What to work on: Reproduce the material below verbatim, in full and in its original order, without altering any character.

Exercise material:
↓

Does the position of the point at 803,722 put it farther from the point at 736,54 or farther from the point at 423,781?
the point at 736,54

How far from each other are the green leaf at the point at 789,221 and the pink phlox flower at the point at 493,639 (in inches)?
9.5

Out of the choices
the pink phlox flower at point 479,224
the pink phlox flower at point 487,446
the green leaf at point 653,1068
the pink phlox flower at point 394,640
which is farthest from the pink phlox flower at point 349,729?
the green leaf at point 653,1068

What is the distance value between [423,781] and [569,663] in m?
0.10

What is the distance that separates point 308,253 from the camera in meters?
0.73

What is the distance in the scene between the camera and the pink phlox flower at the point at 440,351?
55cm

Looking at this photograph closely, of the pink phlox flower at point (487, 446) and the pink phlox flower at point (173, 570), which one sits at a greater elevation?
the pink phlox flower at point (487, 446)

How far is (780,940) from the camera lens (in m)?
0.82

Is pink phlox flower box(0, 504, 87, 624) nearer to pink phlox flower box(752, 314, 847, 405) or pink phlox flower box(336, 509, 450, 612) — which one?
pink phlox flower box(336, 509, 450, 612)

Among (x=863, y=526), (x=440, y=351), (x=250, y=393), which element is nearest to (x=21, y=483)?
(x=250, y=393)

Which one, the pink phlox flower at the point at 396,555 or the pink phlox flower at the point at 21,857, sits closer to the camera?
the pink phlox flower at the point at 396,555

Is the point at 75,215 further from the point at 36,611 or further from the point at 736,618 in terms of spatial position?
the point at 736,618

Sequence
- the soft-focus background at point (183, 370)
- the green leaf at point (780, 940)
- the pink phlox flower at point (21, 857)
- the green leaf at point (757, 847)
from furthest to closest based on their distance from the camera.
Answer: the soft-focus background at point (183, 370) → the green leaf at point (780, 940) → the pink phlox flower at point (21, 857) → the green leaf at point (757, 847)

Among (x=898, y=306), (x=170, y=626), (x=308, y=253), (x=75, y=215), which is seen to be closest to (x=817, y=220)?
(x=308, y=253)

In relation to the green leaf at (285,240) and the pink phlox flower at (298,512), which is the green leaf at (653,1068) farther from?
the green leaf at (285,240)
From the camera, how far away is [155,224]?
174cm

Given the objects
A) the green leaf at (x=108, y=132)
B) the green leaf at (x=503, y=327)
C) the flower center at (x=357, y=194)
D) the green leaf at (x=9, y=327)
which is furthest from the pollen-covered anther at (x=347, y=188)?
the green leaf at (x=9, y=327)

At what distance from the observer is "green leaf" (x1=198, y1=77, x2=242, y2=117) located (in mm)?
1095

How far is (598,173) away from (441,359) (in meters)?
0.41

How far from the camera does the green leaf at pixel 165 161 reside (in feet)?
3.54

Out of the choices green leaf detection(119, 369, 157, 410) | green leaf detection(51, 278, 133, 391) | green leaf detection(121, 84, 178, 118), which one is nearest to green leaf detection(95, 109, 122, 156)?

↑

Full answer:
Does the position of the point at 803,722 put it farther from the point at 736,54 or farther from the point at 423,781?
the point at 736,54

How far from each other are the green leaf at the point at 789,221 and the pink phlox flower at the point at 493,639 (in inches)?
9.5

Out of the choices
the pink phlox flower at point 479,224
the pink phlox flower at point 487,446
the green leaf at point 653,1068
the pink phlox flower at point 394,640
which is farthest from the pink phlox flower at point 349,729?
the green leaf at point 653,1068

What is the distance value between [423,781] and [569,663] in m?
0.10

What is the distance that separates point 308,253 from the camera in meters?
0.73

What is the distance in the scene between the camera and the pink phlox flower at the point at 440,351?
55cm

Looking at this photograph closely, of the pink phlox flower at point (487, 446) and the pink phlox flower at point (173, 570), which one sits at a greater elevation?
the pink phlox flower at point (487, 446)

How far is (780,940) from the camera lens (in m)?
0.82

Is pink phlox flower box(0, 504, 87, 624) nearer to pink phlox flower box(752, 314, 847, 405) or pink phlox flower box(336, 509, 450, 612) — which one?
pink phlox flower box(336, 509, 450, 612)

Among (x=863, y=526), (x=440, y=351), (x=250, y=393), which element is nearest to (x=21, y=483)?
(x=250, y=393)

Which one, the pink phlox flower at the point at 396,555 or the pink phlox flower at the point at 21,857, sits closer to the camera?
the pink phlox flower at the point at 396,555

Is the point at 75,215 further from the point at 36,611 or further from the point at 736,618 in terms of spatial position?
the point at 736,618

Sequence
- the soft-focus background at point (183, 370)
- the green leaf at point (780, 940)
- the pink phlox flower at point (21, 857)
- the green leaf at point (757, 847)
from furthest to closest based on their distance from the camera.
Answer: the soft-focus background at point (183, 370) → the green leaf at point (780, 940) → the pink phlox flower at point (21, 857) → the green leaf at point (757, 847)

Among (x=898, y=306), (x=170, y=626), (x=308, y=253), (x=75, y=215), which is seen to be closest to (x=817, y=220)?
(x=308, y=253)

In relation to the green leaf at (285,240) and the pink phlox flower at (298,512), which is the green leaf at (653,1068) farther from?
the green leaf at (285,240)
From the camera, how far away is [155,224]?
174cm

Given the objects
A) the green leaf at (x=108, y=132)
B) the green leaf at (x=503, y=327)
C) the flower center at (x=357, y=194)
D) the green leaf at (x=9, y=327)
which is furthest from the pollen-covered anther at (x=347, y=188)?
the green leaf at (x=9, y=327)

At what distance from the observer is "green leaf" (x1=198, y1=77, x2=242, y2=117) located (in mm)?
1095

How far is (598,173) away from (441,359) (in meters)?
0.41

How far from the camera does the green leaf at pixel 165 161 reside (in feet)?
3.54

Out of the choices green leaf detection(119, 369, 157, 410) | green leaf detection(51, 278, 133, 391) | green leaf detection(121, 84, 178, 118), which one is nearest to green leaf detection(95, 109, 122, 156)?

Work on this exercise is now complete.